Protected area in Pima County, Arizona

Pusch Ridge Wilderness Area is a 56,430 acre (228.36 km^{2}) wilderness area. It is located within the Coronado National Forest in the Santa Catalina Mountains north of Tucson, Arizona, United States. Established in 1978, the area varies greatly in elevation and biodiversity, rising from 2,800 feet to over 9,100 feet in elevation.

The area was originally created in an ill-fated effort to preserve and protect the sensitive Desert Bighorn Sheep population on Pusch Ridge, one of the last remaining populations in Arizona. Due in part to increased residential and commercial development around the Santa Catalina Mountains in Oro Valley and the Catalina Foothills, however, the Desert Bighorn Sheep population in the wilderness area has dwindled dramatically, and sightings have nearly ceased in recent years. In November 2013, 31 adult bighorn sheep were reintroduced to the area. In early February 2014, 2 lambs were spotted by an Arizona Game and Fish Department official. These two are the first Catalina-born desert bighorn sheep in nearly 25 years.

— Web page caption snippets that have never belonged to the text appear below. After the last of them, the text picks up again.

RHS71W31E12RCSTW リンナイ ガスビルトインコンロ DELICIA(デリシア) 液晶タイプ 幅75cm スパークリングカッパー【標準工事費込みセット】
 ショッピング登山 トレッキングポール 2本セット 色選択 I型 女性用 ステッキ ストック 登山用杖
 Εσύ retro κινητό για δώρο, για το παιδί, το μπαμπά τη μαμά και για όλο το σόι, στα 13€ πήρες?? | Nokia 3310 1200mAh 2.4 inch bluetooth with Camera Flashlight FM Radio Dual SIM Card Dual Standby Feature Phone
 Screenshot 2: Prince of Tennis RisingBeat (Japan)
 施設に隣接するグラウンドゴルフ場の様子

Plant life at lower elevations includes saguaro cactus and other desert plants. Trees found at mid-level elevations include mountain mahogany, juniper and pinyon pine. Forests of fir and aspen grow above 8,000 feet.

In the middle of the Santa Catalina mountains there is a dome-shaped core of Catalina granite. The south face of the mountains is formed by Wilderness granite, characterized by with bands of white, resistant rock that form steep cliffs.